* **练习素材**:
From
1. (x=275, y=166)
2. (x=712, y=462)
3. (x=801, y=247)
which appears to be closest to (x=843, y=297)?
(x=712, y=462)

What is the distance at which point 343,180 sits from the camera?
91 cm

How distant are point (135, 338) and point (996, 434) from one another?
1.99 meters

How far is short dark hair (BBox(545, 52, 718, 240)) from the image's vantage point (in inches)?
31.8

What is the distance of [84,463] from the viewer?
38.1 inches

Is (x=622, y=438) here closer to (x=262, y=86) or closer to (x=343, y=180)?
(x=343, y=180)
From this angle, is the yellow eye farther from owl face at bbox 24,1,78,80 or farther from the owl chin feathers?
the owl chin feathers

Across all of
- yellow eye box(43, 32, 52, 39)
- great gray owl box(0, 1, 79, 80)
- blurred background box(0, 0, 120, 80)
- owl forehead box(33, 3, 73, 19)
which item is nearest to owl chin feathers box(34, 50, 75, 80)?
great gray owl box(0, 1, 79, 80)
==
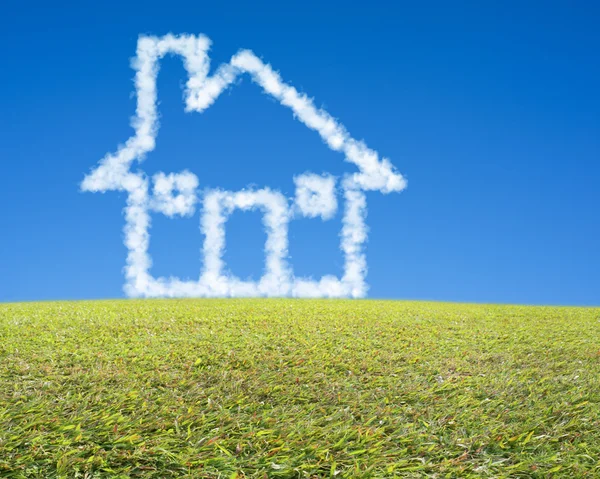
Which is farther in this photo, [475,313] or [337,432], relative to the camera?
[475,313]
...
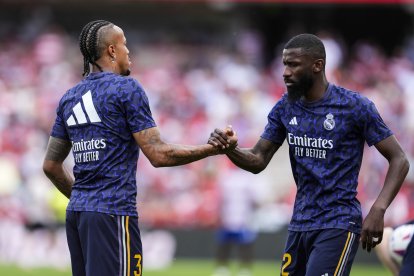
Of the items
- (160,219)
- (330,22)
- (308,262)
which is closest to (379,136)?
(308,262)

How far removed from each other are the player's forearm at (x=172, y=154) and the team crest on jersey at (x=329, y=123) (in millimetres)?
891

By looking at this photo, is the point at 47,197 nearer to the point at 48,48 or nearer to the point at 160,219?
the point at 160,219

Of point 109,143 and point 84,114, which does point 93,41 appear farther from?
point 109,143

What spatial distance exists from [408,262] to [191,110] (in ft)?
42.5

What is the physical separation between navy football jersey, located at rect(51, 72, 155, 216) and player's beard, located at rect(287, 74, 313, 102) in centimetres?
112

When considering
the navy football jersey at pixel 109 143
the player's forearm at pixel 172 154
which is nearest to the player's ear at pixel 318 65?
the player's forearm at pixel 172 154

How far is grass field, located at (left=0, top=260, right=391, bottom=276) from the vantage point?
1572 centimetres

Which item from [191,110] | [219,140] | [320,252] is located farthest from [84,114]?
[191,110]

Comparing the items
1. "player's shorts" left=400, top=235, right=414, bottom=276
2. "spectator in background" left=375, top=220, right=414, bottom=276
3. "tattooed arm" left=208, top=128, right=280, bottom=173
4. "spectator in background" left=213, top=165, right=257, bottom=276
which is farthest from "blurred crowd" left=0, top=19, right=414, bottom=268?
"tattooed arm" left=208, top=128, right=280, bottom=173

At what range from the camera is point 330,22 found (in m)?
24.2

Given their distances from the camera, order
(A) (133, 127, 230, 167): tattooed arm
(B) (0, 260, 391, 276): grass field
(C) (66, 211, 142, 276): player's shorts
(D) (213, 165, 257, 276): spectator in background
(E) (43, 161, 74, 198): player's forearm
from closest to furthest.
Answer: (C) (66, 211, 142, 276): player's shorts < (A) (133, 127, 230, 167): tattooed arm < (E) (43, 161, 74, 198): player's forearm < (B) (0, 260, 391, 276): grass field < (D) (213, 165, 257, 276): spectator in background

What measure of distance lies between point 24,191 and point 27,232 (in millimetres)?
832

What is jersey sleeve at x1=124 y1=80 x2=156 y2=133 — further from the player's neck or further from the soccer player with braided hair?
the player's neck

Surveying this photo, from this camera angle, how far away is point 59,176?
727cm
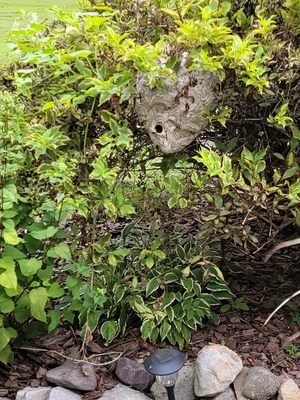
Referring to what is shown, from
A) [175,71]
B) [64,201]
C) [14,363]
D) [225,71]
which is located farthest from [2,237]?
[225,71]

* **书面练习**: 将上方记录中从包含“Given their distances from the camera, order”的一行到包含“Answer: (C) (66, 211, 142, 276): player's”的一行（首尾两行均包括在内）以 Markdown 表格呈现，空行略去。表格设“序号”和“内容”两列，分别填写行的顺序编号和该行文字。

* **正确答案**:
| 序号 | 内容 |
|---|---|
| 1 | Given their distances from the camera, order |
| 2 | (A) (133, 127, 230, 167): tattooed arm |
| 3 | (B) (0, 260, 391, 276): grass field |
| 4 | (C) (66, 211, 142, 276): player's shorts |
| 5 | (D) (213, 165, 257, 276): spectator in background |
| 6 | (E) (43, 161, 74, 198): player's forearm |
| 7 | from closest to furthest. |
| 8 | Answer: (C) (66, 211, 142, 276): player's shorts < (A) (133, 127, 230, 167): tattooed arm < (E) (43, 161, 74, 198): player's forearm < (B) (0, 260, 391, 276): grass field < (D) (213, 165, 257, 276): spectator in background |